_TEXT TO READ_.
Since the writers on language often mentioned <k> and <q> together, I compile here their comments for both usages (organised in rough chronological order). Especially as regards the use of <k> there is considerable variation between the authors, and the discussion continued past the fourth century AD. Consequently, I have included some writers from later than the fourth century, without carrying out a complete survey. I will refer back to these in the separate discussions of <k> and <q> below.
q littera tunc recte ponitur, cum illi statim u littera et alia quaelibet una pluresque uocales coniunctae fuerint, ita ut una syllaba fiat: cetera per c scribuntur.
The letter q, then, is rightly used when a u follows it directly and then one or more vowels are joined to it, such as to make a single syllable: other contexts require use of c.
alia sunt quae per duo u scribuntur, quibus numerus quoque syllabarum crescit. similis enim uocalis uocali adiuncta non solum non cohaeret, sed etiam syllabam auget, ut ‘uacuus’, ‘ingenuus’, ‘occiduus’, ‘exiguus’. eadem diuisio uocalium in uerbis quoque est, <ut> ‘metuunt’, ‘statuunt’, ‘tribuunt’, ‘acuunt’. ergo hic quoque c littera non q apponenda est.
There are other words which are written with double u, whose number of syllables increases. Because a vowel attached to another same vowel not only does not form a single syllable, it even increases the number of syllables, as in uacuus, ingenuus, occiduus, exiguus. The same division of vowels also takes place in verbs, as in metuunt, statuunt, tribuunt, and acuunt. Therefore here too one should use the letter c not q.
an rursus aliae redundent, praeter illam adspirationis, quae si necessaria est, etiam contrariam sibi poscit, et k, quae et ipsa quorundam nominum nota est, et q, cuius similis effectu specieque, nisi quod paulum a nostris obliquatur, coppa apud Graecos nunc tantum in numero manet, et nostrarum ultima, qua tam carere potuimus quam psi non quaerimus?

Dataset excerpt:
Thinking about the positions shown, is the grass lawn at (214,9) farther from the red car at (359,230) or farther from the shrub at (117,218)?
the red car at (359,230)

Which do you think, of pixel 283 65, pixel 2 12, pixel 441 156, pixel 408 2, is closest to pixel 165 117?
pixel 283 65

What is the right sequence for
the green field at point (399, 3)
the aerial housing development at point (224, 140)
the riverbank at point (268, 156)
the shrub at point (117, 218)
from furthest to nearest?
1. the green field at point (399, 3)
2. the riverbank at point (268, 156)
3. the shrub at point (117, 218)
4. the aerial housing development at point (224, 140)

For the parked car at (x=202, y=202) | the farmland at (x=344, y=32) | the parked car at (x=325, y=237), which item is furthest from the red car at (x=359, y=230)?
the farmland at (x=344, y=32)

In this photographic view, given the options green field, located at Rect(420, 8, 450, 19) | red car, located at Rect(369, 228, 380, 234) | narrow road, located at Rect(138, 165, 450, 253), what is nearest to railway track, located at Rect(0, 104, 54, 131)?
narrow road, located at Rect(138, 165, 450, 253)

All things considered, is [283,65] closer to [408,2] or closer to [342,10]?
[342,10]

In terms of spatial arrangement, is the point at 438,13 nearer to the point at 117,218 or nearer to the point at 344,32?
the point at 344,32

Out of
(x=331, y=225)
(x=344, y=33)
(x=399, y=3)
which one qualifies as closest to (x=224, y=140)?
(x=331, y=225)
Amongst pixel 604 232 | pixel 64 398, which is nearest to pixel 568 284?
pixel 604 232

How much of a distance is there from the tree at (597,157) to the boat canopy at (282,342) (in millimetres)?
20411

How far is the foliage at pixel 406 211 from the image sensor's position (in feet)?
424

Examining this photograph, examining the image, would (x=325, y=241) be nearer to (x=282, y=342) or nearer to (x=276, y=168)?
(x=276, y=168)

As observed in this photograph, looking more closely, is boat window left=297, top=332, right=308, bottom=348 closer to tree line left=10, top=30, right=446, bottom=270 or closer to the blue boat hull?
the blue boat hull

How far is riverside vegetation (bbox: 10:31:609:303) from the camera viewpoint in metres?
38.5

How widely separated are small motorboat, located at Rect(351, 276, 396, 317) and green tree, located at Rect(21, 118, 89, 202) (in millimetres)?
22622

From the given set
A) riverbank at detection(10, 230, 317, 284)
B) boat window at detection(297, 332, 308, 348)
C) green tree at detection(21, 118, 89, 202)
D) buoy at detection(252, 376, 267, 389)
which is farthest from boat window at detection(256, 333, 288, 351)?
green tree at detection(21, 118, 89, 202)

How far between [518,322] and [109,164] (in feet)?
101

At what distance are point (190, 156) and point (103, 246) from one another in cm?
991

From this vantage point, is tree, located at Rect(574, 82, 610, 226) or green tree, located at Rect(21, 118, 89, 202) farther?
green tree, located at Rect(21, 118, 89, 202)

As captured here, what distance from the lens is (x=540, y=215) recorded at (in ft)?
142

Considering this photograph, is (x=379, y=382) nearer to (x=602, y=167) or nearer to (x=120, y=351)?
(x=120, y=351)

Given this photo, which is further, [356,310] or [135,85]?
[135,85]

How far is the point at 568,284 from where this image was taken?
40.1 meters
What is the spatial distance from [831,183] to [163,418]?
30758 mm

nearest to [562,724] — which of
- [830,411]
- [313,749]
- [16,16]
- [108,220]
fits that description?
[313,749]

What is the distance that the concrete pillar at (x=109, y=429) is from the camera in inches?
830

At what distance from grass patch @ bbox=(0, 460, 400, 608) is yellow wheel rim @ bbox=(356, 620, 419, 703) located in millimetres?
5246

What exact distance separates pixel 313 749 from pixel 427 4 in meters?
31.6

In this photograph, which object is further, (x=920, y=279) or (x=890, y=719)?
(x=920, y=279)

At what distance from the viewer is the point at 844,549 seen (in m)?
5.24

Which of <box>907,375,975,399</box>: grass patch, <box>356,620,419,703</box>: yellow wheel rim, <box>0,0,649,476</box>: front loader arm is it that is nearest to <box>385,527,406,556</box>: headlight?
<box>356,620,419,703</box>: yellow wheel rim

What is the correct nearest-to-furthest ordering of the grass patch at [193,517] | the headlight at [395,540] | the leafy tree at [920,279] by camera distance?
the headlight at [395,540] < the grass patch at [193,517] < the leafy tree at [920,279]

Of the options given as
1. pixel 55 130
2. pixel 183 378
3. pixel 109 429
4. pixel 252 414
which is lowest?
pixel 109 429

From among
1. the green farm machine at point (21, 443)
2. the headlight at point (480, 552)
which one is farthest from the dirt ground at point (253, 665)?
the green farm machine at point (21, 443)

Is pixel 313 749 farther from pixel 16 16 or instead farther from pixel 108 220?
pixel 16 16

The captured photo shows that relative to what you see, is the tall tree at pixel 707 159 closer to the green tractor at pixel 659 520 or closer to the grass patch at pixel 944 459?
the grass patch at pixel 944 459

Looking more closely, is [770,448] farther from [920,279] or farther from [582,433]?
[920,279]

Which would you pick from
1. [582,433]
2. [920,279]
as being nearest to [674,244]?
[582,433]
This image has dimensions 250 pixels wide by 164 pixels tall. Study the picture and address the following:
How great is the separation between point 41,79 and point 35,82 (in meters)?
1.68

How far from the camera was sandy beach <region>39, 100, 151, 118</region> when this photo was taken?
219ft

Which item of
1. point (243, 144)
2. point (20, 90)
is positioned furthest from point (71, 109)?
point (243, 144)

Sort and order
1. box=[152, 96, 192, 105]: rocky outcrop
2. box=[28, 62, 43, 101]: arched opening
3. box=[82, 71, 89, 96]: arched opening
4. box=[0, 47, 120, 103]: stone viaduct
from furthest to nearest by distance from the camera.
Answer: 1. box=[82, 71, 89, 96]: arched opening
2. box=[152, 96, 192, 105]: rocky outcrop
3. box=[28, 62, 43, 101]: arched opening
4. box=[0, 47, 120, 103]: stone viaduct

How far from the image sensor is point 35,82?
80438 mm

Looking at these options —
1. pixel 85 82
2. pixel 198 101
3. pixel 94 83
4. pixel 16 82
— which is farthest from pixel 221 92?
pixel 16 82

_WHAT TO WORK ON_.
• 1. Report each line of the listing that contains the string "yellow". Case counts.
• 2. Carry on the passage about the Latin letters k and q from the point where it stops.

_RESPONSES FOR EACH TASK_.
• 1.
At what distance from grass patch @ bbox=(0, 460, 400, 608) is yellow wheel rim @ bbox=(356, 620, 419, 703) located in millimetres?
Which of <box>907,375,975,399</box>: grass patch, <box>356,620,419,703</box>: yellow wheel rim, <box>0,0,649,476</box>: front loader arm is it that is nearest to <box>385,527,406,556</box>: headlight?
<box>356,620,419,703</box>: yellow wheel rim

• 2.
Or again, do we not wonder whether some letters are redundant; aside from the letter of aspiration [i.e. h] – if this is necessary, there ought also to be one expressing lack of aspiration – also k, which by itself is an abbreviation of certain nouns, and q, which is similar in effect and appearance – apart from the fact that we have twisted it somewhat – to the Greek qoppa, which is only used as a number, and the last of our letters [i.e. x], which we could do without just as well as psi.
nam k quidem in nullis uerbis utendum puto nisi, quae significat etiam, ut sola ponatur. hoc eo non omisi, quod quidam eam, quotiens a sequatur, necessariam credunt, cum sit c littera, quae ad omnis uocalis uim suam perferat.
I think that k ought not be used in any words, except those for which it can also stand as an abbreviation on its own. I do not exempt from this rule use of k whenever a follows, which some people think is necessary, because the letter c can express its own sound regardless of what vowel follows.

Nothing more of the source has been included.